Nineteen-year-old Kabukabu Nyambe was raised by her mother in Shangombo, an isolated rural region of Zambia. A 17-hour drive from Zambia's capital, Shangombo has poor roads and erratic electricity, and is cut off from news and economic opportunity. Many girls do not have the opportunity to go to school. Without an education, they face a future of early marriage and almost certain rural poverty.
Kabukabu knew from an early age that she wanted to be a teacher -- but her single mother struggled to pay for her schooling. With the support of the charity Camfed, Kabukabu was able to complete secondary school and pass her final exams. This September, she started a BA in Education at the University of Zambia (UNZA) -- an incredible achievement given the obstacles poverty has put in her way. Today, her dream of becoming a teacher is within reach -- and she plans to continue her studies to become a university lecturer. Here is her story:
"My mother was a subsistence farmer and she supported seven children on her own -- my two siblings and me, and four of her sister's children, who are orphans. She managed to take care of all of us by selling farm products like maize, sweet potatoes, and groundnuts.

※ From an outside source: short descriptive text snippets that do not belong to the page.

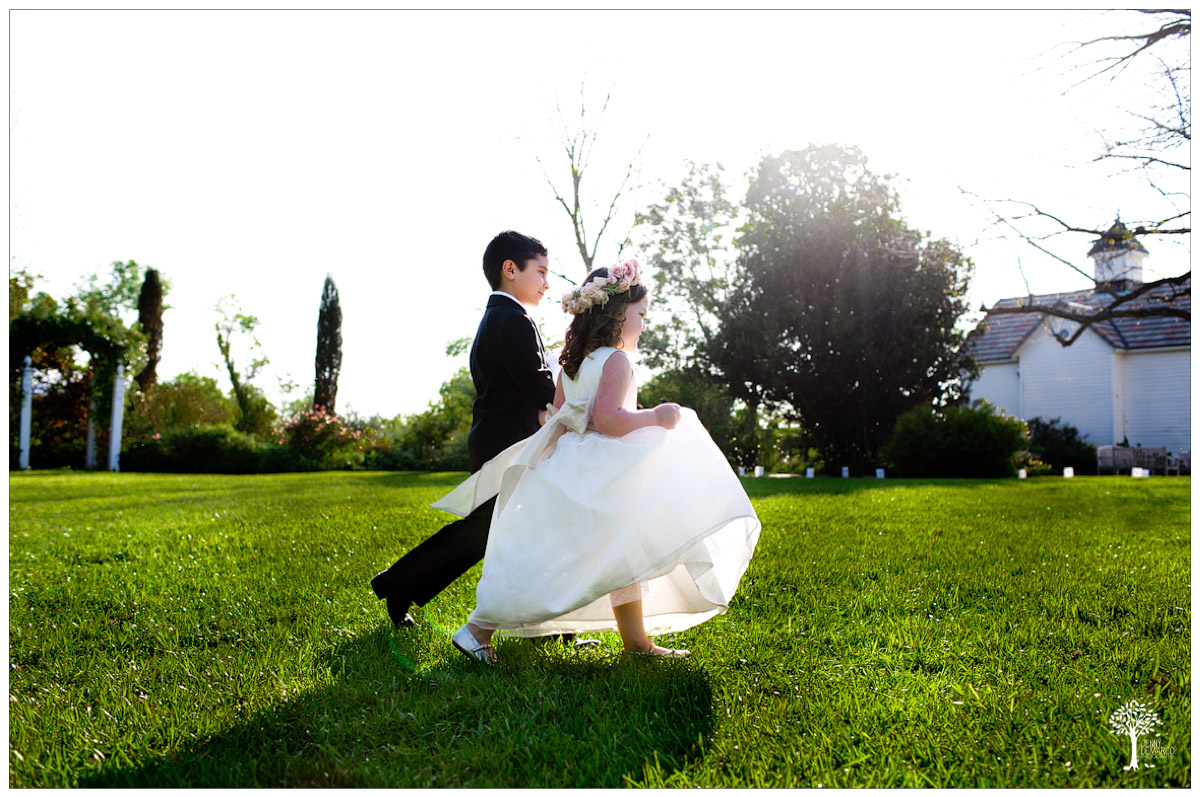 cute flower girl and ringbearer exiting cremony across the lawn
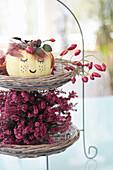 Autumn arrangement of heather, pumpkin face and rose hips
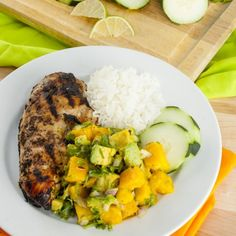 This easy Jerk Grilled Chicken with Mango Avocado Salsa is gluten-free, paleo, and under 300 calories!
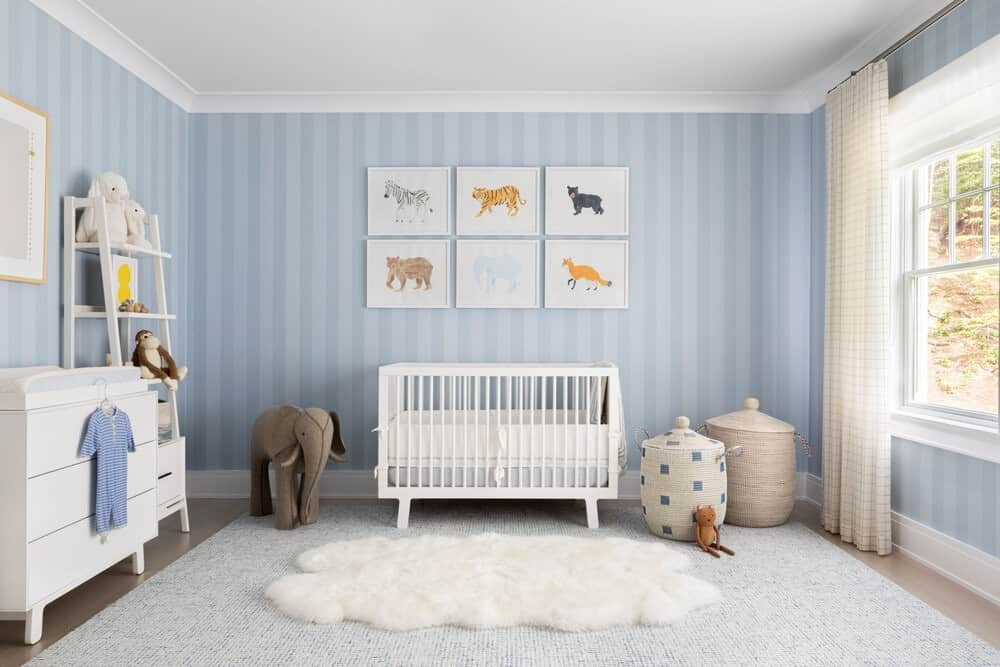 Large baby boy nursery room featuring lovely blue walls and a large area rug. There's a white nursery bed and a white drawer cabinet on the side.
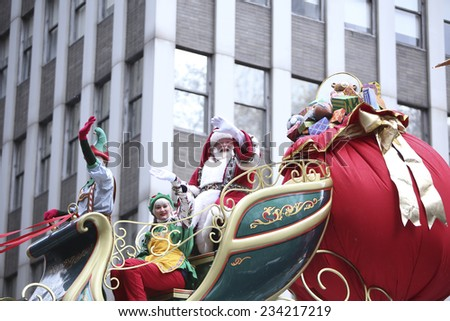 NEW YORK CITY - NOVEMBER 27 2014: the 88th annual Macy's Thanksgiving Day parade stretched from Manhattan's Upper West Side to Herald Square, viewed by 350,000 spectators. Santa Claus in sleigh - stock photo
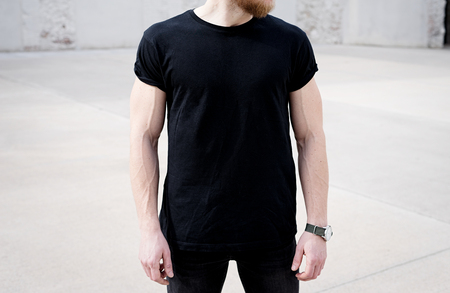 Photo pour Young muscular bearded man wearing black tshirt and jeans posing in center of modern city. Empty concrete wall on the background. Hotizontal mockup, front view - image libre de droit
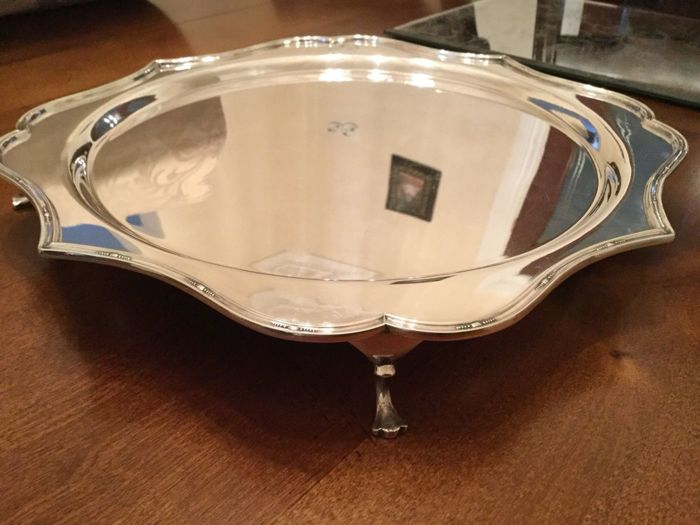 Antique and large silver plated tray with scalloped edge and feet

My mother reached grade nine. She got pregnant with her first child so she had to stop school. My mother wanted to continue with her education but previously re-entry was not allowed if a girl gets pregnant.
I received the education I wanted because I was adopted by Camfed. I wouldn't have been able to attend secondary school if it was through my mother's sales from her farm produce. Camfed started supporting me from grade eight until I finished grade 12.
Although I had passed through all these challenges, I was always focused and determined with my education. I wanted to achieve the highest level possible, to help my mother take care of other siblings.
I never expected to be accepted at the highest learning institution in the country. I felt happy because I knew I would pursue my dream of becoming a teacher. I told my family about receiving an admission letter and all of them were proud of me. I remember my mother saying: 'Life is a journey, so you should work hard to be what you want to be.'
If I could give advice to other rural girls, I would tell them education is the most important asset that a girl can acquire. I would tell them coming from a rural place does not mean you cannot accomplish your plans.
I want to be a female role model to girls from remotest areas like Shangombo. I plan to study for my degree then for my master's and become a lecturer at UNZA. I am motivated to teach at UNZA because I want to encourage students like me and to tell them that challenges are there to sharpen us, build us and make us strong so as to realise the potential in us."
This blog is part of a series called "Malala's Impact," which highlights the need for global education. The series is launched in partnership with the UN's Global Day of Action for Malalacampaign on November 10.